Task directions =>
Reproduce the entries verbatim, beginning at the line containing "From where the photo was taken, how" and running through the end of the entries, leaving out the pictures.

Given entries =>
(begin)

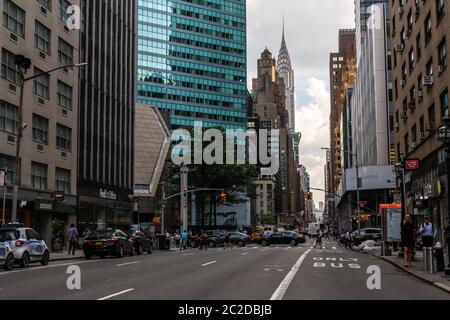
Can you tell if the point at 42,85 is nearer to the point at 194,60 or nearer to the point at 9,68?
the point at 9,68

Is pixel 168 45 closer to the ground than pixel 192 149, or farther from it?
Result: farther from it

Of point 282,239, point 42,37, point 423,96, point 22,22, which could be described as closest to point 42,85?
point 42,37

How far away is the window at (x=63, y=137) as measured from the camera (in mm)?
45312

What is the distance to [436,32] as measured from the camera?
3325 centimetres

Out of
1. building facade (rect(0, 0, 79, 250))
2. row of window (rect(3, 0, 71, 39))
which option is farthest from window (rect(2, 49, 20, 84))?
row of window (rect(3, 0, 71, 39))

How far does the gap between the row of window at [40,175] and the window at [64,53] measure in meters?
8.70

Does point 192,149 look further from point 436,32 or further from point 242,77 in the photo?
point 242,77

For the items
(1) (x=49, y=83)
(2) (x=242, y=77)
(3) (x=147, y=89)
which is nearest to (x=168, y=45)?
(3) (x=147, y=89)

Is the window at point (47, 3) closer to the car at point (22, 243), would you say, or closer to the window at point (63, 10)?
the window at point (63, 10)

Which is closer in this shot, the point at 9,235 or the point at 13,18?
the point at 9,235

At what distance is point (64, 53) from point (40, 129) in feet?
25.2

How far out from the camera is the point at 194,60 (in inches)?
5325

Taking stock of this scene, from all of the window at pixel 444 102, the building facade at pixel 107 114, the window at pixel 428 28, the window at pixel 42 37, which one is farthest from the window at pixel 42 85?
the window at pixel 444 102
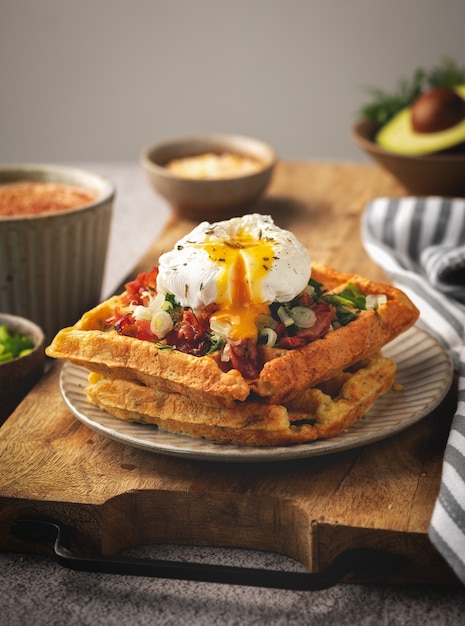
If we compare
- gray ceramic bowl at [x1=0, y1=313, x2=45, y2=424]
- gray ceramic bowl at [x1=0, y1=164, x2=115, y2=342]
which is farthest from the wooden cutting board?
gray ceramic bowl at [x1=0, y1=164, x2=115, y2=342]

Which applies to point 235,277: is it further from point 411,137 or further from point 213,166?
point 411,137

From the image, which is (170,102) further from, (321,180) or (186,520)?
(186,520)

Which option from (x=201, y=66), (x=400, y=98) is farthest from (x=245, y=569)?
(x=201, y=66)

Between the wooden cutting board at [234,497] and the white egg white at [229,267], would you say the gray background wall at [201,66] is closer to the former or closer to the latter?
the white egg white at [229,267]

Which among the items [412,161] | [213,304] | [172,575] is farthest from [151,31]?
[172,575]

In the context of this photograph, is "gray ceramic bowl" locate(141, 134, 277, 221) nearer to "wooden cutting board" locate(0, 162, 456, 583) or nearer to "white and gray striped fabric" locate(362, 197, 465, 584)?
"white and gray striped fabric" locate(362, 197, 465, 584)

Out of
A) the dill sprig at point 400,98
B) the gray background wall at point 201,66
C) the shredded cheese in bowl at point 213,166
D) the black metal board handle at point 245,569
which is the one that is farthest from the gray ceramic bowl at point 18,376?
the gray background wall at point 201,66
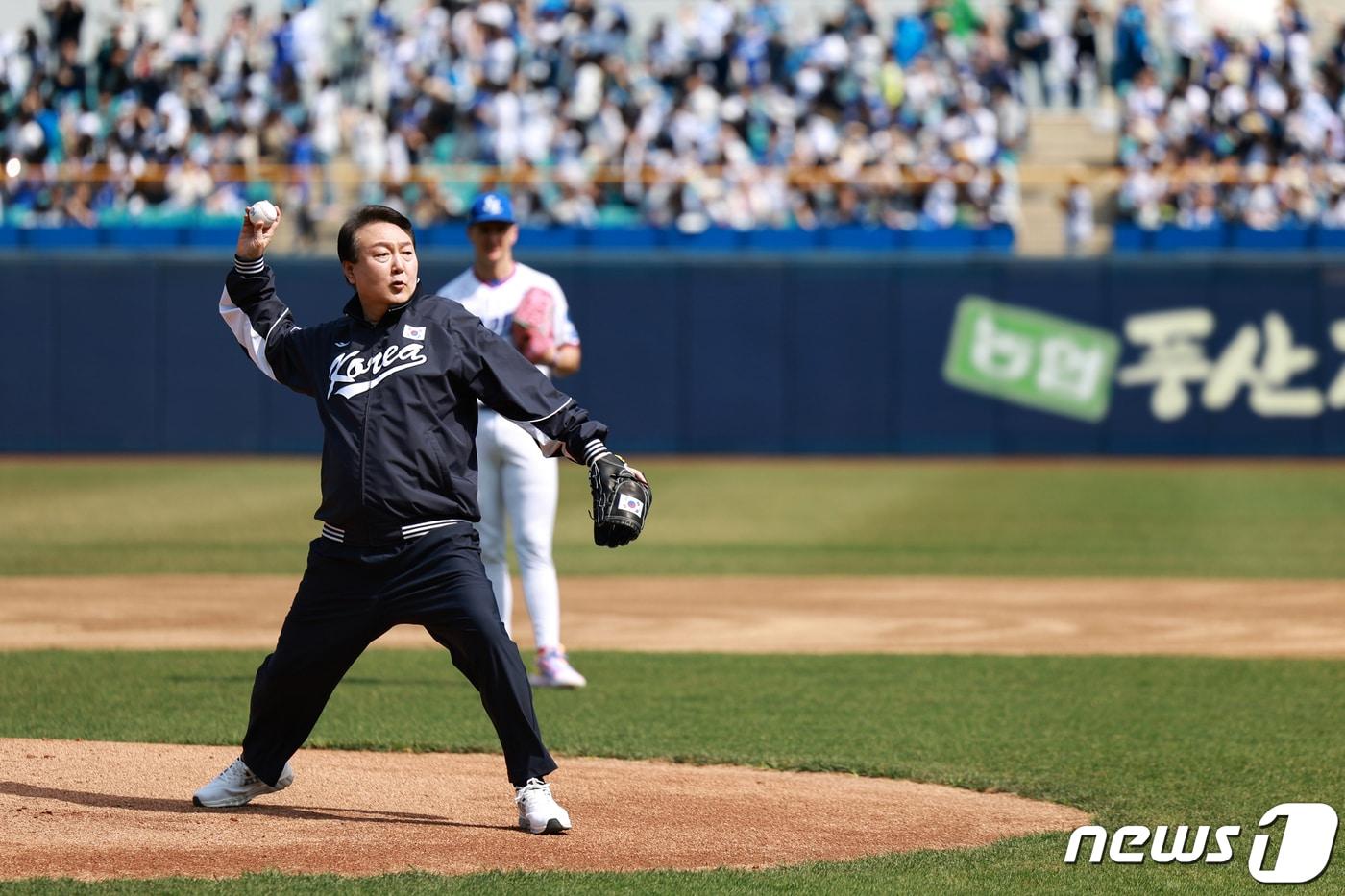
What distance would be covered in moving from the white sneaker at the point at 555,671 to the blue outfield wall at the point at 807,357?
14168 millimetres

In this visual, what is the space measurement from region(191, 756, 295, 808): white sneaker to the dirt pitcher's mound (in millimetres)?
41

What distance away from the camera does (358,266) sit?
518cm

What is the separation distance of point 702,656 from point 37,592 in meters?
4.59

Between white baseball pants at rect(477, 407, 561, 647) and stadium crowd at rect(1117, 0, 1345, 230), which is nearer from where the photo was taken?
white baseball pants at rect(477, 407, 561, 647)

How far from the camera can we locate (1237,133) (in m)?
22.7

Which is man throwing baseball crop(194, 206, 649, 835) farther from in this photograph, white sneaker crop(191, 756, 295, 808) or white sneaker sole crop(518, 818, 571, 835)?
white sneaker crop(191, 756, 295, 808)

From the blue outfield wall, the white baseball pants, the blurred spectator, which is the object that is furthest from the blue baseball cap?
the blurred spectator

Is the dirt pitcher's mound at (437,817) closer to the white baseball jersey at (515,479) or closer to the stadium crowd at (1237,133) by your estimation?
the white baseball jersey at (515,479)

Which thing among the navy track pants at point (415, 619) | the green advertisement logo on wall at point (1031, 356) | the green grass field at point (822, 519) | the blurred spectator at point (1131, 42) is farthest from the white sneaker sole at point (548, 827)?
the blurred spectator at point (1131, 42)

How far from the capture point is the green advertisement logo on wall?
876 inches

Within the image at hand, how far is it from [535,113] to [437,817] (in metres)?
18.9

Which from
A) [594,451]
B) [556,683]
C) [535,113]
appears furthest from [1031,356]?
[594,451]

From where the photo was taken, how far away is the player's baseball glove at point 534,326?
301 inches

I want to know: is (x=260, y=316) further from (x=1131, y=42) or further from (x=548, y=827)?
(x=1131, y=42)
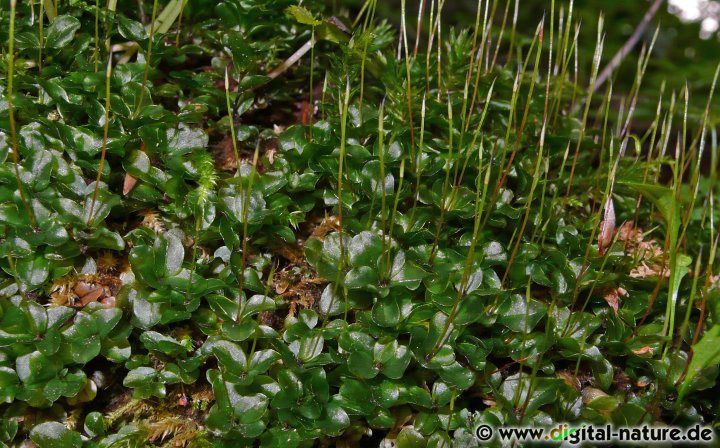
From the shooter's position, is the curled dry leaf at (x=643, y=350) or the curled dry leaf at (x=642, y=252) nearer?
the curled dry leaf at (x=643, y=350)

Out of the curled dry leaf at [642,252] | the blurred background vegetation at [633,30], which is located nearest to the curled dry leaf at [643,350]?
the curled dry leaf at [642,252]

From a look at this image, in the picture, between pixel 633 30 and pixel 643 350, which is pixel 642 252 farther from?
pixel 633 30

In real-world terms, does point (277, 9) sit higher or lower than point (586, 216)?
higher

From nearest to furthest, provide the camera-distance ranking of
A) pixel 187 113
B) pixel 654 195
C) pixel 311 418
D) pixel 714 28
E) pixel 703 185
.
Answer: pixel 311 418 → pixel 654 195 → pixel 187 113 → pixel 703 185 → pixel 714 28

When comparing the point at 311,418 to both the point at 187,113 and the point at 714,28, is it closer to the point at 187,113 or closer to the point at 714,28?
the point at 187,113

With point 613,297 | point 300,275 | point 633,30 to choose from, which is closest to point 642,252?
point 613,297

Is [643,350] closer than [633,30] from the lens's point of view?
Yes

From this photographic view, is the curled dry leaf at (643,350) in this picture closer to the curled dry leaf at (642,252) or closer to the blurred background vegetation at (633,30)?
the curled dry leaf at (642,252)

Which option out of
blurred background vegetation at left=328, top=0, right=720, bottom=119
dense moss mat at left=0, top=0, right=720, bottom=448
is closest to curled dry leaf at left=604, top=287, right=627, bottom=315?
dense moss mat at left=0, top=0, right=720, bottom=448

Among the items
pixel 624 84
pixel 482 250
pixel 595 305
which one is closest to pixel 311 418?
pixel 482 250
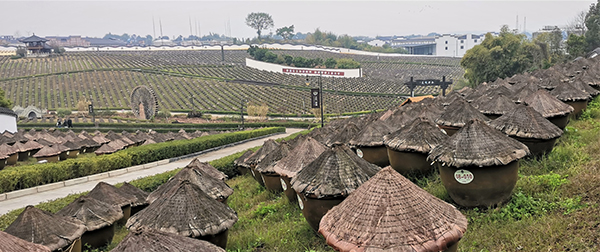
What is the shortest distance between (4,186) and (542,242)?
1529 cm

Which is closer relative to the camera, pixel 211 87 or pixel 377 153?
pixel 377 153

(end)

Completed task =>
From where the photo was taken, how far away is the player's baseball glove at point 534,326?
301 inches

I want to know: is (x=260, y=316) further from (x=1131, y=42) or further from (x=548, y=827)?
(x=1131, y=42)
From the shooter's position, is the curled dry leaf at (x=643, y=350) or the curled dry leaf at (x=642, y=252) nearer?
the curled dry leaf at (x=643, y=350)

Out of the curled dry leaf at [642,252] | the blurred background vegetation at [633,30], which is located nearest to the curled dry leaf at [643,350]?
the curled dry leaf at [642,252]

From a look at this image, in the picture, between pixel 633 30 and pixel 643 350, which is pixel 642 252 farther from?
pixel 633 30

In real-world terms, does point (277, 9) sit higher or lower than point (586, 216)?
higher

From nearest to furthest, provide the camera-distance ranking of
A) pixel 187 113
B) pixel 654 195
C) pixel 311 418
D) pixel 714 28
E) pixel 703 185
.
Answer: pixel 311 418 → pixel 654 195 → pixel 187 113 → pixel 703 185 → pixel 714 28

When comparing the point at 311,418 to both the point at 187,113 and the point at 714,28, is it closer to the point at 187,113 or closer to the point at 714,28?
the point at 187,113

With point 613,297 | point 300,275 | point 633,30 to choose from, which is closest to point 642,252?
point 613,297

Is [643,350] closer than [633,30] from the lens's point of view?
Yes

From this photographic view, is the curled dry leaf at (643,350) in this picture closer to the curled dry leaf at (642,252) or closer to the blurred background vegetation at (633,30)?
the curled dry leaf at (642,252)

Which option out of
blurred background vegetation at left=328, top=0, right=720, bottom=119
dense moss mat at left=0, top=0, right=720, bottom=448
is closest to curled dry leaf at left=604, top=287, right=627, bottom=315?
dense moss mat at left=0, top=0, right=720, bottom=448

Among the items
pixel 624 84
pixel 482 250
pixel 595 305
which one is closest to pixel 311 418?
pixel 482 250
What is the shortest distance between (4,186) and (542,242)?
1529 cm

Which is closer relative to the camera, pixel 211 87 or pixel 377 153?
pixel 377 153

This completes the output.